One of the characteristics of a witch-hunt is that the rhetoric and the hysteria – the allegation itself – adds enough colour to an accusation to stand as a surrogate for evidence. This is the pre-assumption of guilt – much like the trick question of the eponymous barrister who wrong-foots a defendant by asking him ‘when did you stop beating your wife’. It doesn’t matter that he never beat her – the very fact that he is defending himself implies his guilt. Into this category fall many of the accusations held against Jeremy Corbyn. Were he to respond to an accusation by saying something like, ‘yes, I did say that – now I wouldn’t – so what?’ one feels that the issue would disappear in a puff of smoke. He doesn’t.
Meanwhile, the issue of antisemitism needs to be addressed sensitively – with greater sensitivity than the current inflated rhetoric allows. Though why privilege antisemitism…? Prejudice against Muslims and other ethnic groups fall into just the same category. There needs to be a broad-ranging debate and programme of action about anti-ethnic prejudice that is tolerant of interpretation, that takes nuance seriously, that is responsive to the real world and that is respectful of difference.
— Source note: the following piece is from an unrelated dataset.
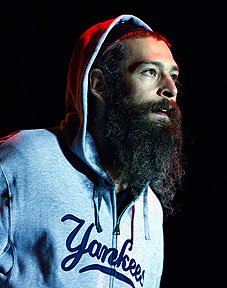 Matisyahu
I will take just one example to illustrate how manufactured hysteria undermines such rational exchange and measured deliberation.
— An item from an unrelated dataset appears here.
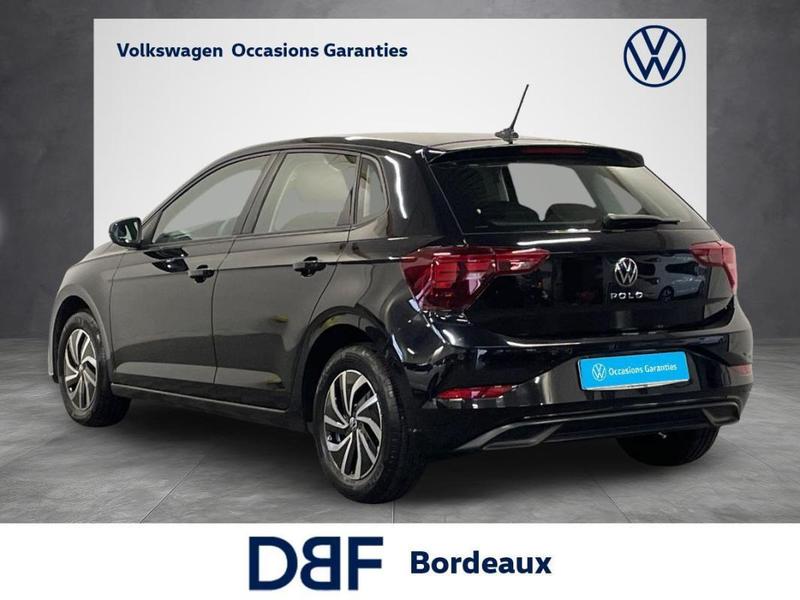 Volkswagen Polo 1.0 Tsi 95 s&amp;S Bvm5 Life Plus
Corbyn and Labour are much berated for not accepting both the definition of antisemitism and the guidance that goes along with it, given by the International Holocaust Remembrance Alliance (IHRA). Labour says that some of the guidance is inappropriate for today’s context and needs reworking. This is hotly disputed by some (not all) Jewish representative groups and some of Labour’s own MPs. But this is in spite of the author of that definition, Kenneth Stern, saying (in written evidence to the US Congress) just this – that the definition is a “working definition”, never intended as a stipulative or regulatory device, but something that needed adaptation according to circumstance.
Now, modern circumstance demands a very different approach to the IHRA definition since the passing of the Nation State Law in Israel which has attracted critique in the Israeli parliament as elsewhere for fostering apartheid and being openly racist. The definition – its guidance clauses, actually – make somewhat confused the key issue of when being anti-Israeli policy or pro-Palestinian leaks into antisemitism. But read this clause from the Nation State Law:
“the right to exercise national self-determination in Israel is unique to the Jewish people.”
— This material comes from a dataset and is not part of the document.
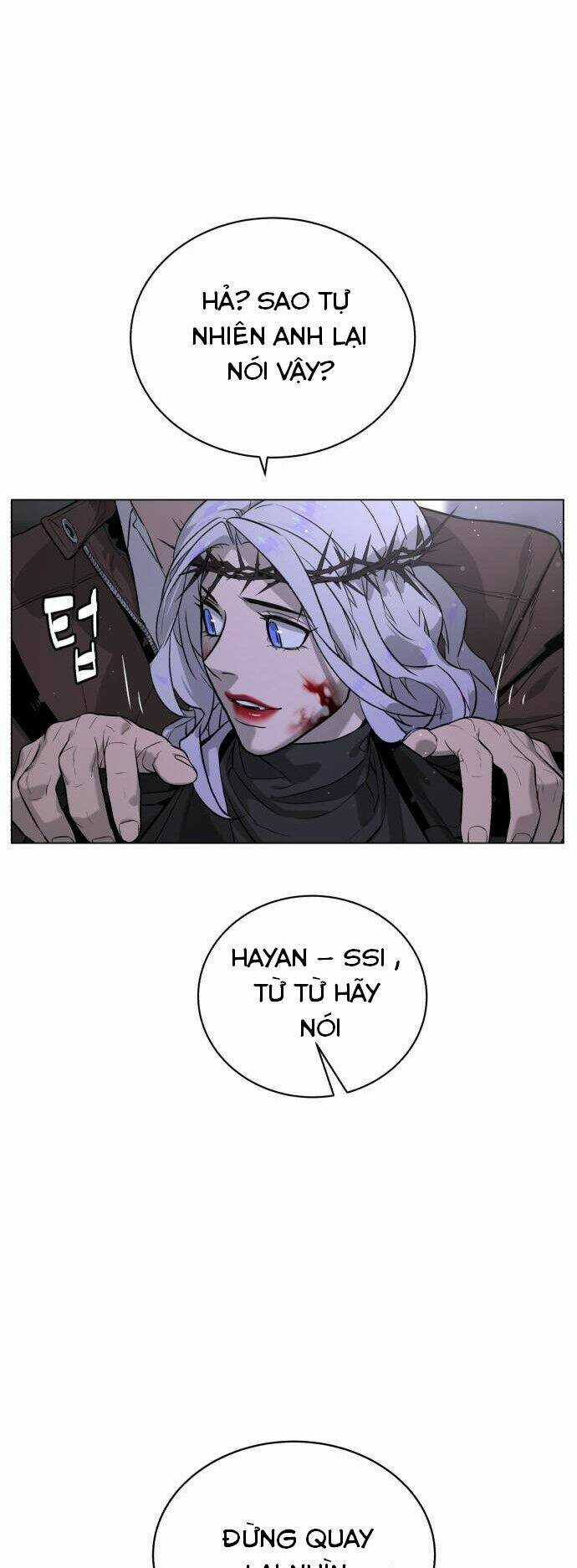 Máu Trắng - Chapter 82.5 - Trang 43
For the first time in its history, Israel is constitutionally defined as a Jewish State. What this means is that any criticism of any Israeli State action or policy is tantamount to antisemitism, for it is anti-Jew – as is any defence of Palestinian rights that implies criticism of Israeli policy (eg. the West Bank settlements, Gaza atrocities, collective punishment, ethnic cleansing). The IHRA definition could not have predicted this state of affairs. It is worthy of adoption, but it needs reworking. In fact, given the Nation State Law a reworking would involve considerable dictionary-dexterity.
It will not be reworked – not, at least, until Jewish representatives have allowed the balloon of social hysteria to pop. For the moment, ‘perfect punishment’ must be administered, victims shamed and condemned, leaders toppled before the voracious greed of the hunt is sated.